Amnesty International a demandé qu’une enquête effective, impartiale, indépendante et approfondie soit menée dans les meilleurs délais sur les circonstances de la mort de Jean Charles de Menezes. L’organisation considère que les évènements précédant sa mort, ainsi que ceux qui se sont produits immédiatement après, y compris les déclarations officielles mentionnées plus haut et les allégations d’une volonté d’étouffement de l’affaire, doivent faire l’objet d’une enquête respectant strictement le droit national et international relatif aux droits humains. Amnesty International a demandé en particulier que l’action des agents et organes de l’État impliqués dans cet homicide, notamment celle de la police métropolitaine et des services de sécurité, fasse l’objet d’un examen au grand jour, afin d’établir la légalité des opérations ayant conduit à la mort de Jean Charles de Menezes. En particulier, l’enquête devra déterminer si la force employée n’était pas excessive au regard de ce qui était nécessaire et constituait une réponse proportionnée en la circonstance.

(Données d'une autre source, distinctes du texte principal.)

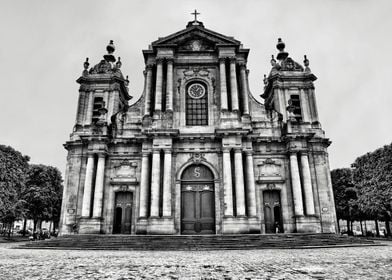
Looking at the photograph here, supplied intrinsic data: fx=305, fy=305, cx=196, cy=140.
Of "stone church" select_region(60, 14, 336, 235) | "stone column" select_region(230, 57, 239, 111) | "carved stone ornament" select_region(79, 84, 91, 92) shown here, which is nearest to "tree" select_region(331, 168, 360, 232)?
"stone church" select_region(60, 14, 336, 235)

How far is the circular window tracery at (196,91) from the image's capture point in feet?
77.2

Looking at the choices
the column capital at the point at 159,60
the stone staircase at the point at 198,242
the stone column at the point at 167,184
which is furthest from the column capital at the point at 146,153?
the column capital at the point at 159,60

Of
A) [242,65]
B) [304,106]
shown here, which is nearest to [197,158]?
[242,65]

Amnesty International estime que l’IPCC devra veiller à mener son enquête de telle sorte que la famille et l’opinion publique lui accordent leur confiance et croient en son efficacité pour parvenir à établir la vérité. L’IPCC devra s’assurer que l’enquête est menée de manière indépendante, impartiale et approfondie et qu’elle obtient toutes les informations requises par le droit relatif aux droits humains, en tenant compte notamment, plus particulièrement, de la jurisprudence établie par la Cour européenne des droits de l’homme au titre de l’article 2 de la Convention européenne de sauvegarde des droits de l’homme et des libertés fondamentales dans lequel est énoncé le droit à la vie.

Complément d’information

Le 22 juillet 2005, des policiers en civil ont abattu Jean Charles de Menezes, un ressortissant brésilien qui travaillait au Royaume-Uni depuis trois ans. Selon les premières déclarations de la police, on le soupçonnait d’être lié aux attentats de Londres, dans lesquels 52 personnes ont trouvé la mort lors d’attaques coordonnées, le 7 juillet. Toutefois, le 24 juillet, le chef de la police métropolitaine a affirmé catégoriquement que Jean Charles de Menezes n’était impliqué dans aucune activité suspecte et qu’il avait été abattu par erreur.

L’IPCC a maintenant la pleine responsabilité de l’enquête sur la mort de Jean Charles de Menezes.